**DIRECTIONS FOR THIS TASK**
Quote every one of the records below word for word, keeping each line intact.

[Spatial reasoning data]
--------
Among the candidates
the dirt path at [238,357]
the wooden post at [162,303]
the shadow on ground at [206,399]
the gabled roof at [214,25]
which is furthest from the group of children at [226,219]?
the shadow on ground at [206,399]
--------
**OUTPUT OF THE EXERCISE**
Among the candidates
the dirt path at [238,357]
the wooden post at [162,303]
the shadow on ground at [206,399]
the gabled roof at [214,25]
which is furthest from the group of children at [226,219]?
the shadow on ground at [206,399]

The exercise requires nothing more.